**DOCUMENT TEXT:**
______
Monday, March 23, 2020

New York City: Catastrophe Looming

    



By Reginald Johnson

   

  
     NEW YORK --- The mayor of America's largest city is warning that unless hospitals in the city receive critically-needed medical supplies in the near future, people will die unnecessarily from the Coronavirus disease.
   Mayor Bill deBlasio told CNN Sunday the city has over 8,000 cases of COVID-19, a third of the total cases nationally and the “worst is yet to come.”
   But the federal government is not coming through with the level of assistance needed to deal with the crisis, he said.
  “We’re not getting shipments. We’re not getting the stuff we need,” deBlasio said. “If we don’t get more ventilators in the next 10 days,  people will die that don’t have to die.”
  Mayor deBlasio spoke as the nation continues to reel from the impact of the Coronavirus pandemic. Many cities and states are on a virtual lockdown, where non-essential businesses have been shut down and residents are being largely confined to their homes, as authorities try to stop the spread of the virus.
  Leaders from different areas of the country have been complaining that hospitals in their localities are facing shortages of key medical supplies and equipment to treat patients with COVID-19. And they’re demanding that the federal government do more.
  The most vocal critic has been deBlasio, who says that the Trump administration’s piecemeal efforts to deal with the pandemic are totally inadequate. The administration has encouraged various companies to ramp up production of needed supplies and then either donate or sell them to hospitals. Governors have also been authorized to use the National Guard where necessary to help out and the Army Corps of Engineers is being brought in some cases to build more temporary hospital beds.
______
**REQUIRED WORK:**
Answer these questions using the New York City article:
1. How many COVID-19 cases did the mayor say the city has?
2. Within how many days does deBlasio say the city must get more ventilators?
3. What group is being brought in, in some cases, to build more temporary hospital beds?
Answer from the article alone.

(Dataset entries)
______
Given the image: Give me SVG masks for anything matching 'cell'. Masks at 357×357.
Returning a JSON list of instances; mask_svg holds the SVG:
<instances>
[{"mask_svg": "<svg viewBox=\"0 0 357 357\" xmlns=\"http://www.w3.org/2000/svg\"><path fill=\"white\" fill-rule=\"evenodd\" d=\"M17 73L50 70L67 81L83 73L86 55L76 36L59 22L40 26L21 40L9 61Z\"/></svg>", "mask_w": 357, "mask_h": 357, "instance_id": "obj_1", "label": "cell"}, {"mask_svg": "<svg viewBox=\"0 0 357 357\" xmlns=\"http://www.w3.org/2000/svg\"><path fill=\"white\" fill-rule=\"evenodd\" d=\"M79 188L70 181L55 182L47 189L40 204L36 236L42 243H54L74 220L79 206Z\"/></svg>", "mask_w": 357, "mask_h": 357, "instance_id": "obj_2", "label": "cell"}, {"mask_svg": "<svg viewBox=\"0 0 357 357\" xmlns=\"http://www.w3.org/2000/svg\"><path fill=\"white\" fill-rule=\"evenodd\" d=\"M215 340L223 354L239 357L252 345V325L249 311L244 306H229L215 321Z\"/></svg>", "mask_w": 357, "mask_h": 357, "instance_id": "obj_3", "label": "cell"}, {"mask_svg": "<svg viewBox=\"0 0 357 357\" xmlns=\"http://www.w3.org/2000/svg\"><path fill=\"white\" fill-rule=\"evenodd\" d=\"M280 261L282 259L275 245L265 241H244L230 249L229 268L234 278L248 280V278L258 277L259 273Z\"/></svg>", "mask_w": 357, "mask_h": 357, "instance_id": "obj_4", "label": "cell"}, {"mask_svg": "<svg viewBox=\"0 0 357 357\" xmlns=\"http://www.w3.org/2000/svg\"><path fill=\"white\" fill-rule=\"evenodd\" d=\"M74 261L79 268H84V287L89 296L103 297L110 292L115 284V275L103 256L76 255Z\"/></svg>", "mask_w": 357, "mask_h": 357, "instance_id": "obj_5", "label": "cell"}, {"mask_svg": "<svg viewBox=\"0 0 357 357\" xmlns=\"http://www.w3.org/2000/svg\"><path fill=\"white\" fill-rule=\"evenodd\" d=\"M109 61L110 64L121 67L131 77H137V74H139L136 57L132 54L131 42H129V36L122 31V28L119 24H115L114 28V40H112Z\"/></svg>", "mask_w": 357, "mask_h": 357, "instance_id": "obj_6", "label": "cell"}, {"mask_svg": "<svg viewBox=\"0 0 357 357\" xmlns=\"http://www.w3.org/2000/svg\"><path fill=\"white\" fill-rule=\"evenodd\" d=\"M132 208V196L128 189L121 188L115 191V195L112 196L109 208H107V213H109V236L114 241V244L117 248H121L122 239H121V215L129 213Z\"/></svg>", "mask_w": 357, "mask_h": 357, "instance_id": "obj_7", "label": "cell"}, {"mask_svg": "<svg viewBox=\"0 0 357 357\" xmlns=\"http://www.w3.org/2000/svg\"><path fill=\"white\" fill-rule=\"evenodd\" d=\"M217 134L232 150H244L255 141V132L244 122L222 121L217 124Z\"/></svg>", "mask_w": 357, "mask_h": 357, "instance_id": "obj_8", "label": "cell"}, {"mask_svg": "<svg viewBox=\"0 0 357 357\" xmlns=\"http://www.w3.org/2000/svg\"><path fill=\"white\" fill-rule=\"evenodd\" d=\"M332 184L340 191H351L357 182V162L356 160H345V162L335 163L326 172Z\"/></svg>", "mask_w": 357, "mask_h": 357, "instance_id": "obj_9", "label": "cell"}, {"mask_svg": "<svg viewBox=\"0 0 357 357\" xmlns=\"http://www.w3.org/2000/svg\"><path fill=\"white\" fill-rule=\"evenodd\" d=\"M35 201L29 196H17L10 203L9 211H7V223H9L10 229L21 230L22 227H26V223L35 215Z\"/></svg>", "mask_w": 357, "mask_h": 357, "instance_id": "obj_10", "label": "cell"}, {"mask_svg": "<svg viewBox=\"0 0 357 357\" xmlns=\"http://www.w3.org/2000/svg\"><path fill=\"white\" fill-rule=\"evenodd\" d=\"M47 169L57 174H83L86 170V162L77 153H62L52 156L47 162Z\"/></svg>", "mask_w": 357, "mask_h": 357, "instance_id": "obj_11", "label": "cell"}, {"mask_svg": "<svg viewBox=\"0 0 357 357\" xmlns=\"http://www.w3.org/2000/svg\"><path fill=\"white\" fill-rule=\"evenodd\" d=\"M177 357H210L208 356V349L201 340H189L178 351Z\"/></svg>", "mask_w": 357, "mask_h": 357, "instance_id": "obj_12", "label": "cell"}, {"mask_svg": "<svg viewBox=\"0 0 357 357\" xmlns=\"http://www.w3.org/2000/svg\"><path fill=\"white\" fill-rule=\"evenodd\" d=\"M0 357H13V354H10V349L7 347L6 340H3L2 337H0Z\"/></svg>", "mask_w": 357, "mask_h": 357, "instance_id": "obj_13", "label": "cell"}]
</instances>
______
**RESULT:**
1. Over 8,000
2. 10 days
3. The Army Corps of Engineers